- Assignment -
Copy out nothing but the lines from the one holding "Używane Skraplacz klimatyzacji" through the end of the entries below, exactly as written and without the pictures.

======== Exercise data ========

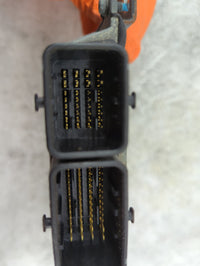 2016-2017 Nissan Sentra PCM Engine Control Computer ECU ECM PCU OEM P/N:NEC020-622 BEM40C-300 A2 Fits Fits 2016 2017 OEM Use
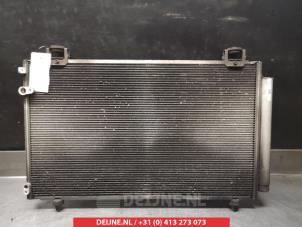 Używane Skraplacz klimatyzacji Toyota Avensis (T25/B1D) 1.8 16V VVT-i Cena € 50,00 Procedura marży oferowane przez V.Deijne Jap.Auto-onderdelen BV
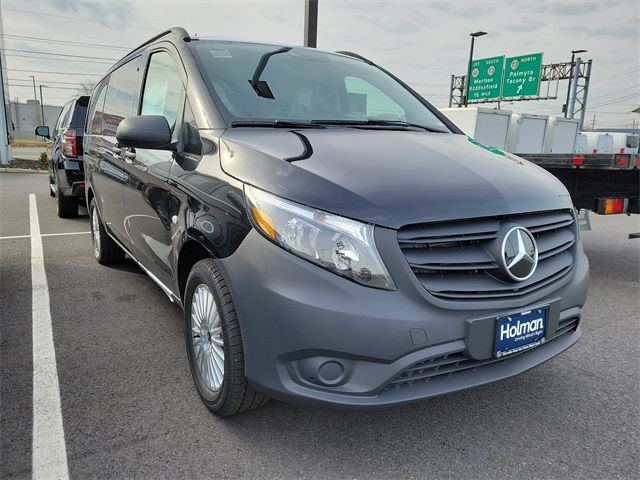 2023 Mercedes-Benz Metris Base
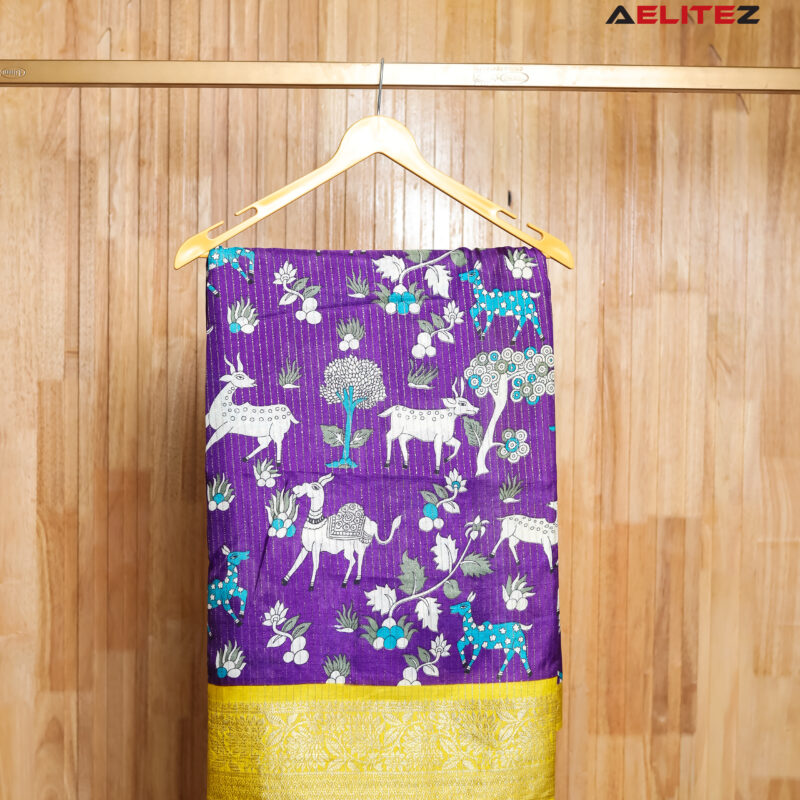 Dola Rico Saree - DRS05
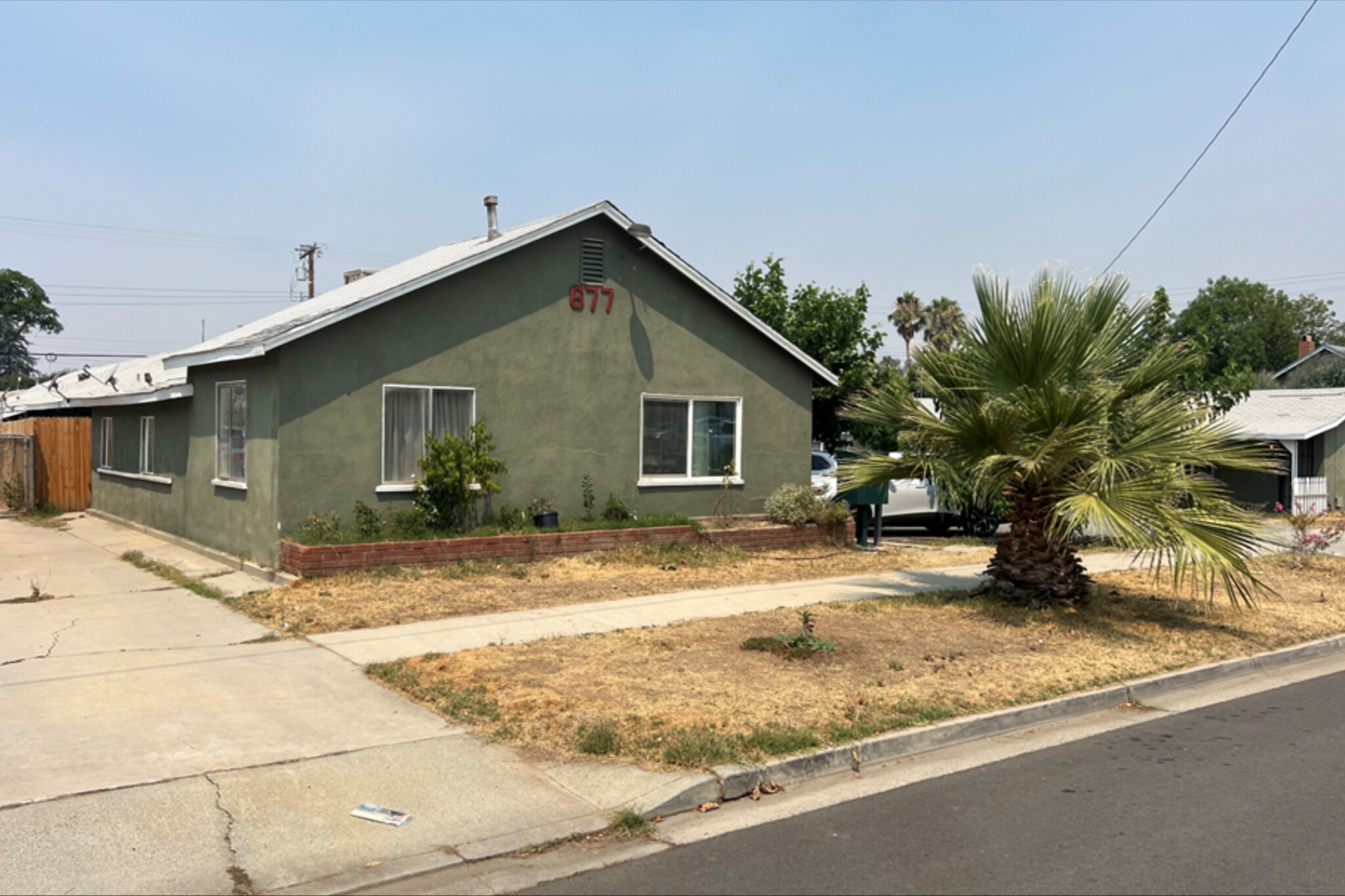 677 Magnolia Ave, Beaumont, CA à vendre Photo du bâtiment- Image 1 de 9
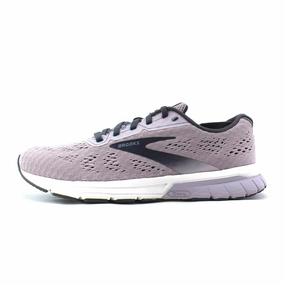 Tan Coloured Brogues BROOKS ANTHEM 4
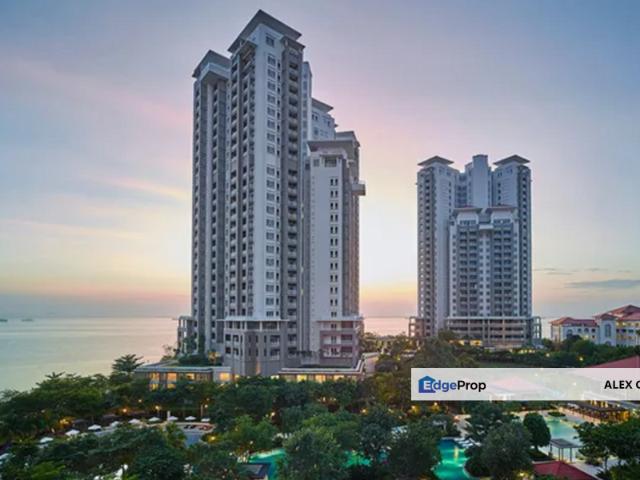 Andaman at Quayside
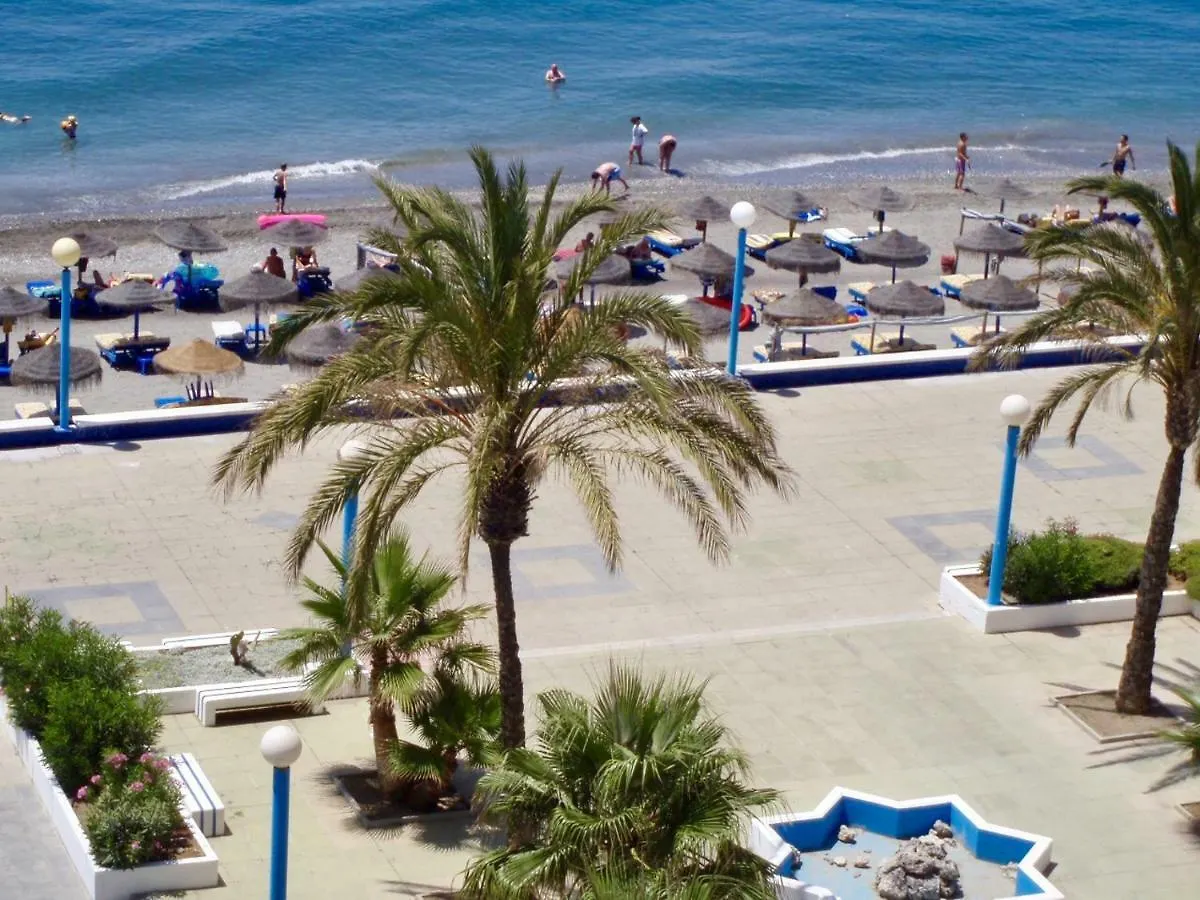 Apartment Bristol Torrox 0*,  España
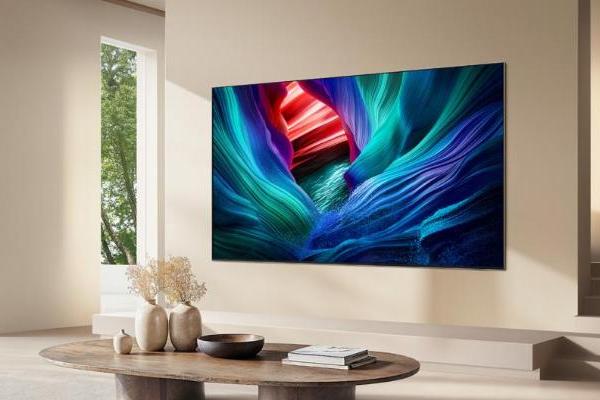 家庭娱乐进入新阶段 三星电视让沉浸感与真实感全面升级 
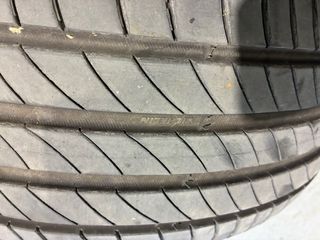 2 Neumáticos Michelin Primacy 4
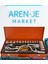 Aren-Je Aıwan Power Tools 24 Parça Lokma Takımı – 1/2” Cırcırlı Kol & Turuncu Metal Çantalı 2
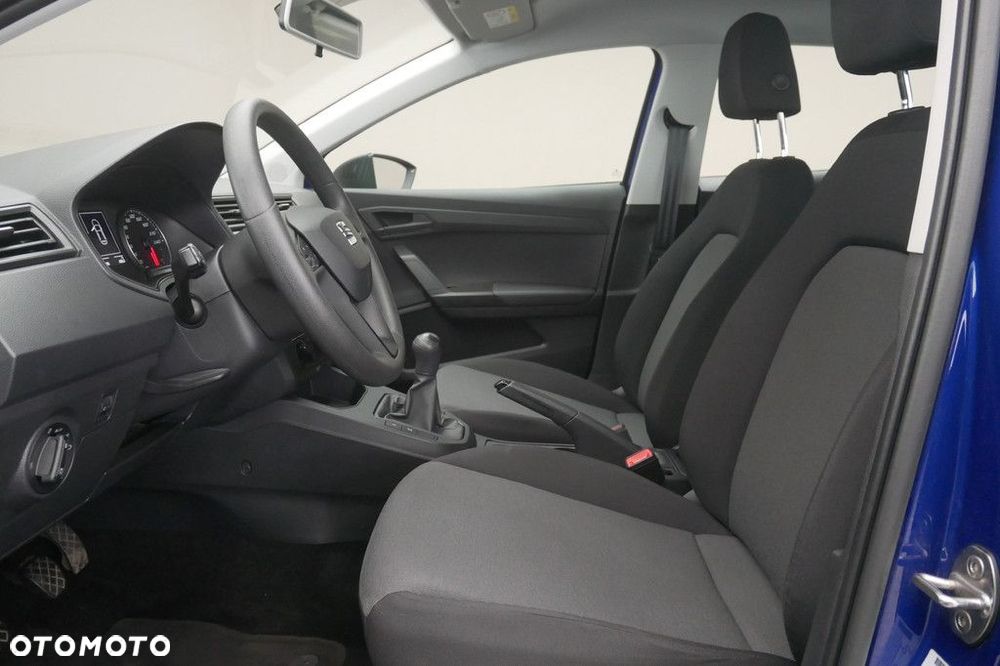 Seat Ibiza - 12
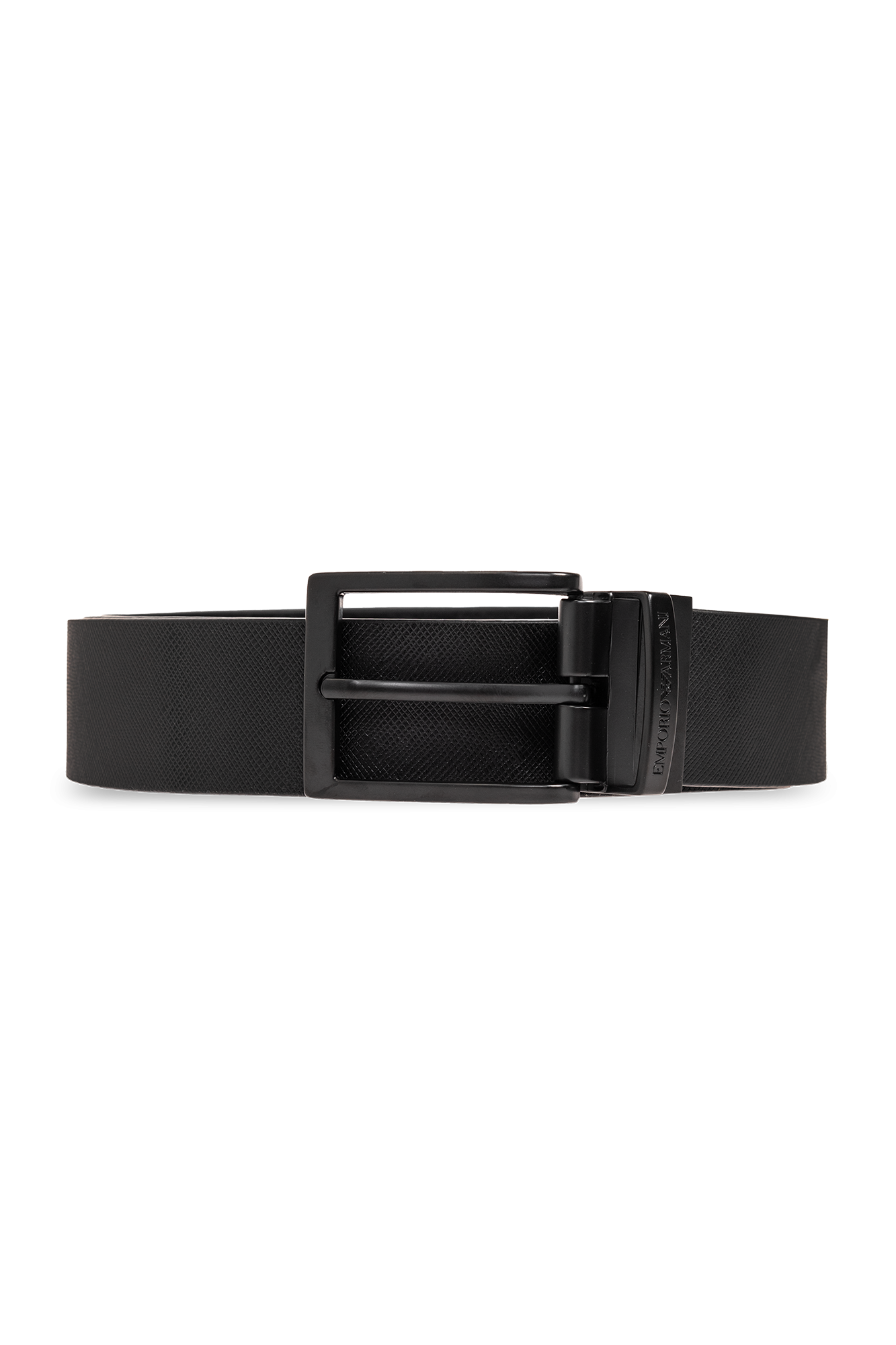 Emporio Armani Reversible belt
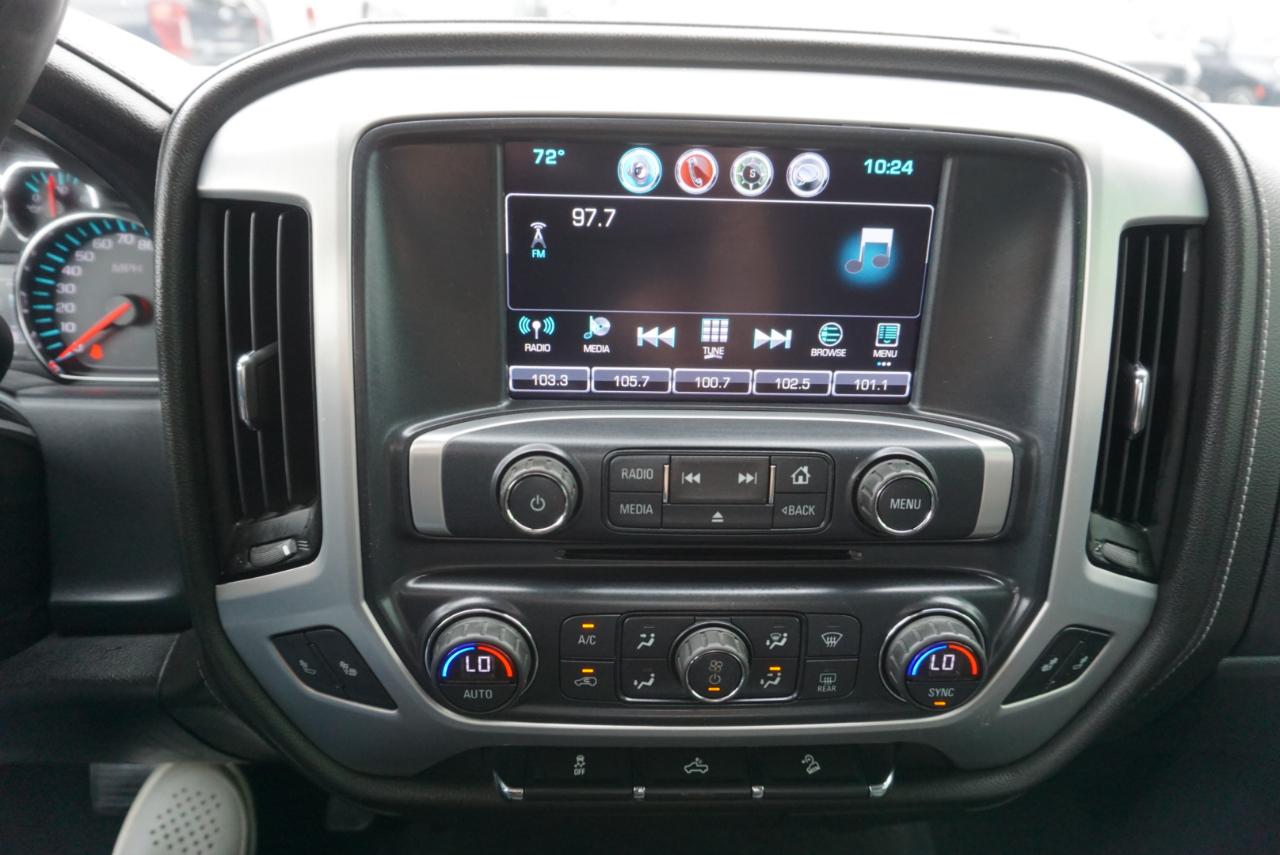 GMC Sierra 1500  2017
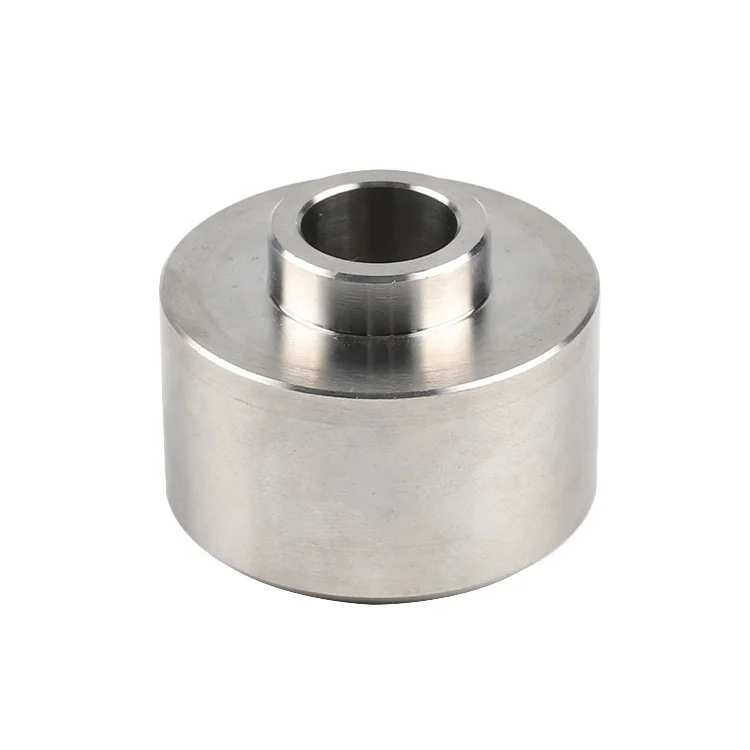 
hot selling factory service small custom oem metal machinery compositive cnc machining part 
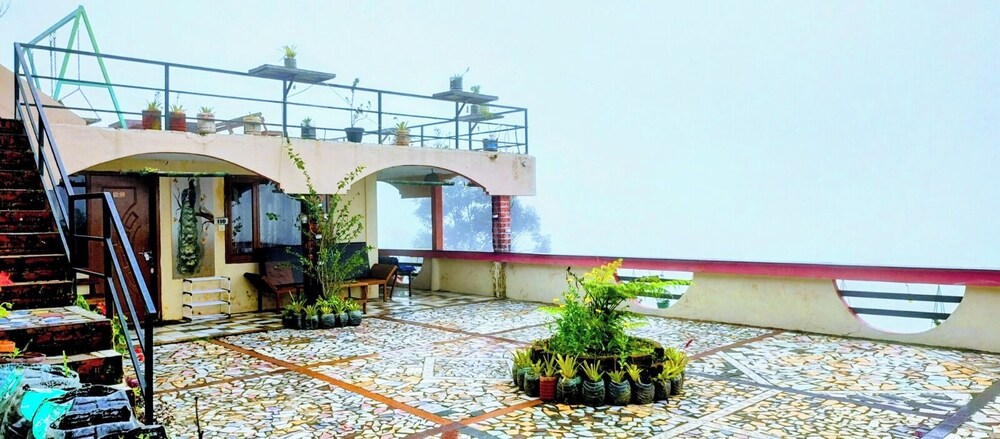 View from room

========

- Exercise result -
 Używane Skraplacz klimatyzacji Toyota Avensis (T25/B1D) 1.8 16V VVT-i Cena € 50,00 Procedura marży oferowane przez V.Deijne Jap.Auto-onderdelen BV
 2023 Mercedes-Benz Metris Base
 Dola Rico Saree - DRS05
 677 Magnolia Ave, Beaumont, CA à vendre Photo du bâtiment- Image 1 de 9
 Tan Coloured Brogues BROOKS ANTHEM 4
 Andaman at Quayside
 Apartment Bristol Torrox 0*,  España
 家庭娱乐进入新阶段 三星电视让沉浸感与真实感全面升级 
 2 Neumáticos Michelin Primacy 4
 Aren-Je Aıwan Power Tools 24 Parça Lokma Takımı – 1/2” Cırcırlı Kol & Turuncu Metal Çantalı 2
 Seat Ibiza - 12
 Emporio Armani Reversible belt
 GMC Sierra 1500  2017
hot selling factory service small custom oem metal machinery compositive cnc machining part 
 View from room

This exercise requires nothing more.